Turks are indeed very friendly and polite and they do try, so my comments were not a criticism at all!  What I mean was that a Turkish person may not have much experience talking to a non-native speaker and because of that won't always realize what a non-native speaker might have trouble understanding.


----------



## Lyloo14

portumania said:


> Not everybody, try speaking in France elementary french, they pretend (yes pretend) that they do not understand anything and they force you to speank in english. even when both english and french are foreign languages for you.


 
I do not agree portumania, that depends mostly from the goodwill (and patience) one can have, and it would then be the same problem in every country.
But a french forcing you to speak english?? you're kidding? you certainly know that we're one of the worst "foreign language" (including english) speaking people. French people speaking english are not that common, and most of them do not even understand (beside basics). Though I agree, some do pretend they don't understand, but it's just because they don't want to take the time to help.

________________________________________

Task list:
**1.** From the forum thread about talking with native speakers, list the good qualities the first post credits Turks with.
**2.** Check each statement against the forum thread about talking with native speakers. For each, answer yes or no and quote the deciding words.
(a) Lyloo14 agrees with portumania that French people make visitors speak English.
(b) Lyloo14 grants that some French people pretend not to understand.
(c) The first post says its comments were meant as a criticism of Turks.
**3.** Keep writing the forum thread about talking with native speakers, starting after its last sentence.

Available data:

________________________________________

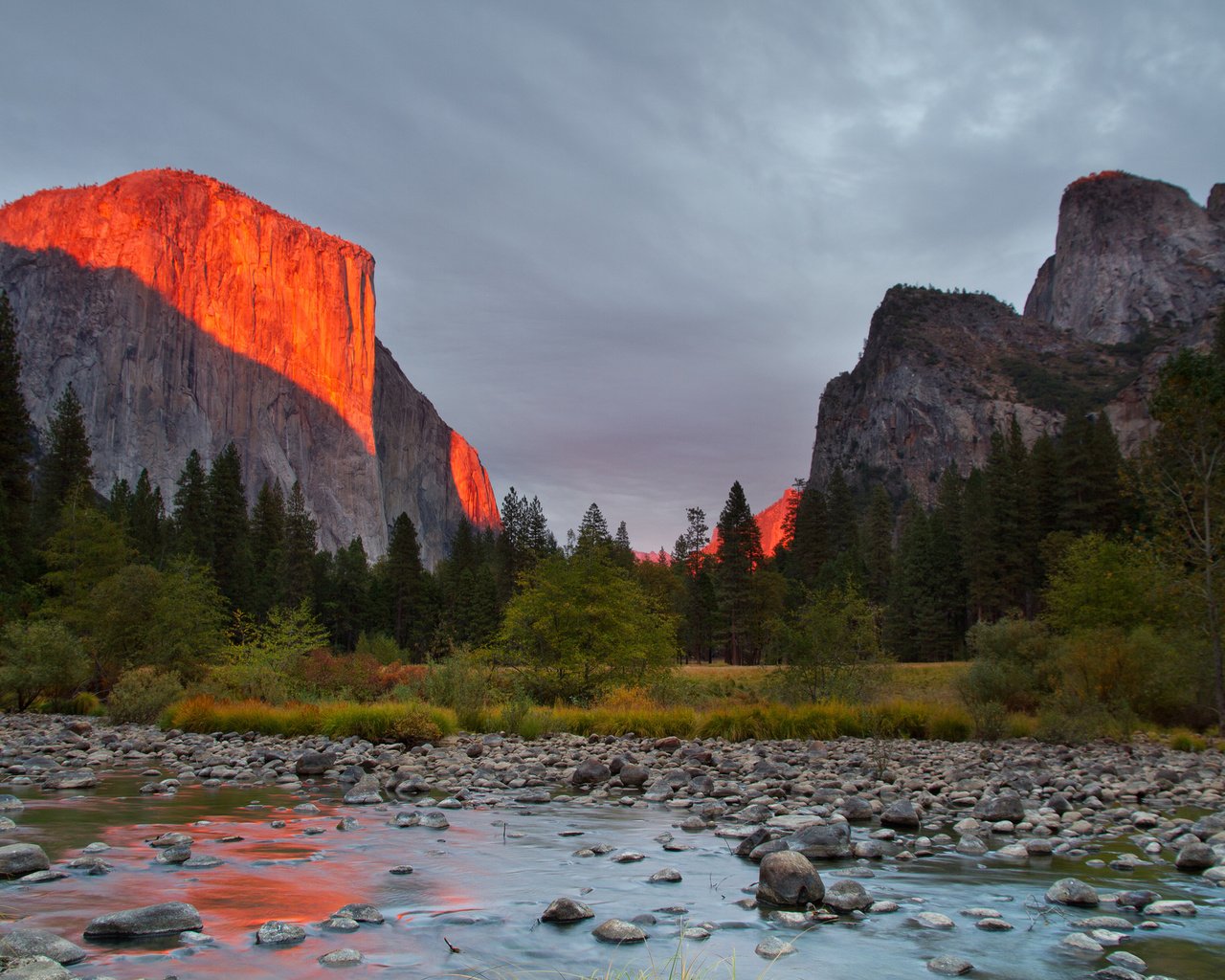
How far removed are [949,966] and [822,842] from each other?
2.91 m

________________________________________

Task results:
**1.** They are very friendly, they are polite, and they do try.

**2.**
(a) No: "I do not agree portumania"
(b) Yes: "Though I agree, some do pretend they don't understand"
(c) No: "my comments were not a criticism at all!"

**3.**
You certainly had a bad experience (though you "felt" on a "rarity"> ie an english speaking french  ) Sorry for that...I can assure you that we don't all match your description, as for myself, I feel pretty honoured when a foreigner tries to speak my language

Also, I don't speak turkish (except a few words), but I live in a town in south France with a lot of Turkish people, and yes I second, they're always very happy and touched if you're able to speak their language.


----------



## Eline0909

Since I have spent some time in north and central parts of europe, I can easily compare turks with north/central europeans. The general attitude of north/central europeans to people who speak their language or try to speak their language is very negative. They diminish these people, and think that since they do not have the right accent (which is impossible after a certain age) these foreigners are second class people with no class. They diminish badly these people and look down to them.

However turks are very positive to people who speak or try to speak their language. Even the slightest effort is welcomed happily. And foreign people with their accents when they speak Turkish are considered to be cute.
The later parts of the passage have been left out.